Satisfying the Per_Object_checked table from the ExportToDatabase module

exporttodatabase

#1

Hello CellProfilers! \o

The Classifier in CellProfiler-Analyst only draws on positive instances of my phenotype. The ExportToDatabase module in CellProfiler warns that the objects exported are not in a one-to-one relationship, and reading the module help and various forum posts indicate SQL finagling may be necessary.

I’m hoping you can confirm or comment on the colocalization pipeline implementation logic. To help you developers and volunteers understand the analysis I’m interested in, I’ve spend the last week generating clear, representative TIF images of the phenotype to be identified (link to TIF images and the pipeline: http://engr.uconn.edu/~pan14001/cp-forum-post-1/).
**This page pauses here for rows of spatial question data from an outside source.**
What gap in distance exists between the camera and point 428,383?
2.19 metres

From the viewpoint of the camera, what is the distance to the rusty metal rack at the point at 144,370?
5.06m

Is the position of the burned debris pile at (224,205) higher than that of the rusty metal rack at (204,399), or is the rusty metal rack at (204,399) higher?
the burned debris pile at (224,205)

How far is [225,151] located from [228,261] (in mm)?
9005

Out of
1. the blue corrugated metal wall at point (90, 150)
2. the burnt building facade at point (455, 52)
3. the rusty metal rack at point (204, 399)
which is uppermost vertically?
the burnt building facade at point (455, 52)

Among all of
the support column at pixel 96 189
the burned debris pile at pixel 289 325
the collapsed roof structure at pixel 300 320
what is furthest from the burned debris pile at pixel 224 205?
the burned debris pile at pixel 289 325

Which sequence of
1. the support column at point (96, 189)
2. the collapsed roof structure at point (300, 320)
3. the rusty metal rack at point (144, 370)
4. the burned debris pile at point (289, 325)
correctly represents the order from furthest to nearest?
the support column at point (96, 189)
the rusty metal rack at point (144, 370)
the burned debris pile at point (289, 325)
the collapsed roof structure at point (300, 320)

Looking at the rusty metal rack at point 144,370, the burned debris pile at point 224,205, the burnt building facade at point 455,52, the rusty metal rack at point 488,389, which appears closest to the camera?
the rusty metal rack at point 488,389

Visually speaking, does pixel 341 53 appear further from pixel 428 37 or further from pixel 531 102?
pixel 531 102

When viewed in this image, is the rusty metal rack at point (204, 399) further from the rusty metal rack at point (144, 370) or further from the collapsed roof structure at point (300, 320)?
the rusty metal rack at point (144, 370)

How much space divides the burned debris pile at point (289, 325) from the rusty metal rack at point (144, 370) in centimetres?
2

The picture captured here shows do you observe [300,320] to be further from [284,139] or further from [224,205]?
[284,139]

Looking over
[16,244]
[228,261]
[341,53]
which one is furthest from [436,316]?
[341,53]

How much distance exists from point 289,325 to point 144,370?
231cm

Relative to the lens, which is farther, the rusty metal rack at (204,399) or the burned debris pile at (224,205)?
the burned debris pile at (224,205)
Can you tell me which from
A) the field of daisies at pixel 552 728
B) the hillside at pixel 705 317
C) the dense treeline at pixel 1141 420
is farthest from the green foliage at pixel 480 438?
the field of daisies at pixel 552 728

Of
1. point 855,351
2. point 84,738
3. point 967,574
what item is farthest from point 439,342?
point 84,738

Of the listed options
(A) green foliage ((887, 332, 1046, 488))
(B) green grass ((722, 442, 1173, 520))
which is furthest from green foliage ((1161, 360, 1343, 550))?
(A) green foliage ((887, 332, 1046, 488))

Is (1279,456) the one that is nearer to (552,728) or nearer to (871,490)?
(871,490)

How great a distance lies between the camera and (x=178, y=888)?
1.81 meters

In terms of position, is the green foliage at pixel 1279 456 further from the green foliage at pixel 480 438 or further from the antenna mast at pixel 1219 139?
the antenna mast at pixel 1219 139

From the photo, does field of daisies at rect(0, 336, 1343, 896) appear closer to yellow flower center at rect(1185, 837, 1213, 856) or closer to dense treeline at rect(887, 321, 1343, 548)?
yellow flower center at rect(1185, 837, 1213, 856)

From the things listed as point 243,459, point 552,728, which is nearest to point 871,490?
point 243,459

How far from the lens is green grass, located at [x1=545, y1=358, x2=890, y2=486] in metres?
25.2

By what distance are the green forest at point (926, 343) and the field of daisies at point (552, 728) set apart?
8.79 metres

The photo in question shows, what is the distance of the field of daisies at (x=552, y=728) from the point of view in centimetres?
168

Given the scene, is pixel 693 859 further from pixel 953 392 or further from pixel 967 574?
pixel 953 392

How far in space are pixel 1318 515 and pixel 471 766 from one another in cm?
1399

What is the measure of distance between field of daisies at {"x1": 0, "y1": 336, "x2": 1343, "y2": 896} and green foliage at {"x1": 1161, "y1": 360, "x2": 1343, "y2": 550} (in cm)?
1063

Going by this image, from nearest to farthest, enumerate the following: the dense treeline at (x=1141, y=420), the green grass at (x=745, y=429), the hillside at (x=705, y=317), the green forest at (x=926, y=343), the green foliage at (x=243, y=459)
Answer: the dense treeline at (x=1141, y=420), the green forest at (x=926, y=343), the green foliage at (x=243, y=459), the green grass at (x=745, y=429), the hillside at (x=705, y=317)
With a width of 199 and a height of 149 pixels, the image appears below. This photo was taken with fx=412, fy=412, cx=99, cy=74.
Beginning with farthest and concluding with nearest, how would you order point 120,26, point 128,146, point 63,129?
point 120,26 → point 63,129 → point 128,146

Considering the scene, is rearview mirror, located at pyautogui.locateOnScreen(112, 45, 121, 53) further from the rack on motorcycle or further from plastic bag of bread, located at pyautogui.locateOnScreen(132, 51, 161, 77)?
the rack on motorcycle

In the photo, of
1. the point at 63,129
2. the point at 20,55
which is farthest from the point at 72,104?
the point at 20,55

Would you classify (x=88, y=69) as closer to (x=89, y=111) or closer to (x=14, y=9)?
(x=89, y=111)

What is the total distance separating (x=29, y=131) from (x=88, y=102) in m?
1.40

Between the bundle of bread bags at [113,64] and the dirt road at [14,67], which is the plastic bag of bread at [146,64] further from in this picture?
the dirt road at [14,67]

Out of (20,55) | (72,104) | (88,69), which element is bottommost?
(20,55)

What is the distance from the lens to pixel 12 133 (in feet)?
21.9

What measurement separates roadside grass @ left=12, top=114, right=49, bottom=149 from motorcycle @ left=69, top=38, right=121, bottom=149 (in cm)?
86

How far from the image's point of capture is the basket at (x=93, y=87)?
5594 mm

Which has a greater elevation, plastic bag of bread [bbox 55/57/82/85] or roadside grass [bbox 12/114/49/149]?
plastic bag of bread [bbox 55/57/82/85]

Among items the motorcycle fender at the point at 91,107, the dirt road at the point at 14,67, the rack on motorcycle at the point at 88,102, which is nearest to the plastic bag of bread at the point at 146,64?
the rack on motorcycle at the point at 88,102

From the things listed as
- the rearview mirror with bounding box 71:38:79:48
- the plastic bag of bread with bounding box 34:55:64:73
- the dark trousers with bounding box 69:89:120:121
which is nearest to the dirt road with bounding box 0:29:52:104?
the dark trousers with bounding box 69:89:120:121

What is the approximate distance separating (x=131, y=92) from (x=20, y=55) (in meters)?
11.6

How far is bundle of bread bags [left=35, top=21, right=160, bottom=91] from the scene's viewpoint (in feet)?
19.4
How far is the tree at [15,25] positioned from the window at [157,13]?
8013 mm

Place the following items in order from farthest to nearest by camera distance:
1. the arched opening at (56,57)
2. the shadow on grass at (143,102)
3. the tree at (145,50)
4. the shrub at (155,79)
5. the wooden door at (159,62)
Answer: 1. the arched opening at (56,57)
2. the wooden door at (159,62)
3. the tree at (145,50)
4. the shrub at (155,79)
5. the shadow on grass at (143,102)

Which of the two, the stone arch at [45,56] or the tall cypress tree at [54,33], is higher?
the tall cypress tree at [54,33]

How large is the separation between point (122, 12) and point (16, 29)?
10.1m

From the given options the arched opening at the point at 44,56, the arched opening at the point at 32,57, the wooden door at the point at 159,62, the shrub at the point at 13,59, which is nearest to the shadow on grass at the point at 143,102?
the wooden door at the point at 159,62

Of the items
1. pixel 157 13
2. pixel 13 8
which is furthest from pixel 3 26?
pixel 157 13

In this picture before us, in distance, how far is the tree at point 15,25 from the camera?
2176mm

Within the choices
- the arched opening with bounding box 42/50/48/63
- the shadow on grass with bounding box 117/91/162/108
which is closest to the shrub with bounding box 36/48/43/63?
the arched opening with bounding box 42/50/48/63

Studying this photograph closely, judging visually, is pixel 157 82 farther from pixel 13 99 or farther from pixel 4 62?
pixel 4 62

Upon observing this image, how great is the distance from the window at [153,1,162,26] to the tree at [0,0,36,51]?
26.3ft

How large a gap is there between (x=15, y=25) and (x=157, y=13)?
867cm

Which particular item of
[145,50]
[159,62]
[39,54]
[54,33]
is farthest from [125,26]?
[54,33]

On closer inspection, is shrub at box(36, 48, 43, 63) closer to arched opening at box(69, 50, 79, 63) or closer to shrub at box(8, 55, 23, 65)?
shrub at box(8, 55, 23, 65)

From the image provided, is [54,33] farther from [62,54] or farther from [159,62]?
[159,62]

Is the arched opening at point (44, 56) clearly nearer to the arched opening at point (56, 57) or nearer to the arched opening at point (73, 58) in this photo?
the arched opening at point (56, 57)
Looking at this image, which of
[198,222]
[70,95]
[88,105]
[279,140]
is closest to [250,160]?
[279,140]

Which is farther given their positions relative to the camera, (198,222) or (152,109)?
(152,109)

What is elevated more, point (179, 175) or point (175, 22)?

Here is a montage made using FIJI of those 5 multi-channel image frames:

The only difference between each of these 5 images is the degree of overlap of the red centromeres with green inside the blue nuclei; the red fluorescent centromeres in image 1 are radially a full diameter length away and they progress to image 5 which has complete overlap.

I’m interested in:

  1. Counting whether or not a given nucleus contains any centromere overlap.
  2. (Stretch goal) Counting how many overlaps there are per nucleus.

I’ve been building the pipeline off of the excellent colocalization example. The reason I need CellProfiler-Analyst with my data is the thresholded radius for the centromeres is necessarily wider than the true diameter. Therefore object based overlap yields false positives. Combating this requires combining with the measured correlation coefficients, but infering which correlation coefficient is appropriate, as well as its value range, is challenging purely inside of CellProfiler and from playing with the data and images inside R.

As mentioned, the obstacle I have now is that CellProfiler-Analyst does not draw any nuclei with no overlaps, and so I can’t establish the negative phenotype to generate a training set.

To debug why this is happening, I enabled Debug level logging as suggested by the first page of the CellProfiler-Analyst documentation and ran the SQL commands with sqlite3:

sqlite> SELECT ImageNumber FROM Per_Image GROUP BY ImageNumber;
1
2
3
4
5
sqlite> SELECT Per_Object_checked.ImageNumber, COUNT(Per_Object_checked.ObjectNumber) FROM Per_Object_checked GROUP BY Per_Object_checked.ImageNumber;
2|8
3|13
4|13
5|13
sqlite> SELECT Per_Image.ImageNumber FROM Per_Image;
1
2
3
4
5
sqlite>

Thus the Per_Object_checked table seems to be excluding the first image. I tried replacing the None values in the table with zeros, but that makes no difference because presumably Pre_Object_checked is limiting the selections.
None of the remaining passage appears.